▶ [Задание] Укажите, что, согласно словам Путина в Думе из текста о «Сколково», неизбежно оборачивается угрозой для национального суверенитета.

▶ [Предоставленный текст]
● ● ● ● ● ● ●
Между тем «Сколково» — это не только инвестиции (прежде всего иностранные) и инновации, но и нероссийские институты и регулирование на территории России. Нероссийские налоги, нероссийский визовый режим, нероссийское, хочется надеяться, правоприменение. «Нероссийское» — не чужое, а другое, лучшее, более эффективное по сравнению с общероссийской практикой. Важна не национальная принадлежность, а эффективность. Именно ради прорыва в повышении эффективности власть, по сути, идет на экстерриториальность проекта «Сколково». И тогда «наднационализм» — составная часть той идеологии, на которую хочет опереться Медведев.

Теперь снова послушаем, что в Думе говорил Путин. Вот он извлекает уроки из кризиса: «Урок для всех нас заключается в том, что экономическая и государственная немощь, неустойчивость к внешним шокам неизбежно оборачиваются угрозой для национального суверенитета». И чуть дальше:

«Хочу вновь повторить: надо быть самостоятельными и сильными. И еще — это, конечно, самое главное — необходимо проводить политику, отвечающую интересам граждан своей собственной страны, и тогда они будут поддерживать нас в наших с вами начинаниях».
● ● ● ● ● ● ●
▶ [Зафиксированные данные]

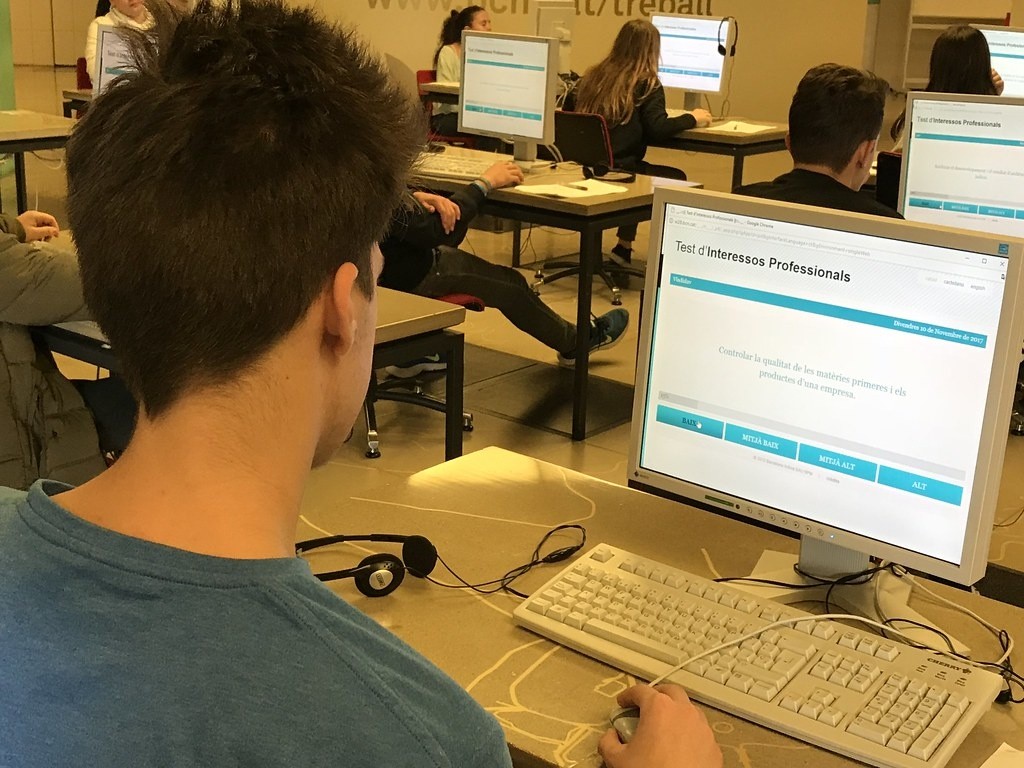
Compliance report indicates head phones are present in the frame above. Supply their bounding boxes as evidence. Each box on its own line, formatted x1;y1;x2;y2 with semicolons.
● ● ● ● ● ● ●
▶ [Решение задачи] Экономическая и государственная немощь, неустойчивость к внешним шокам.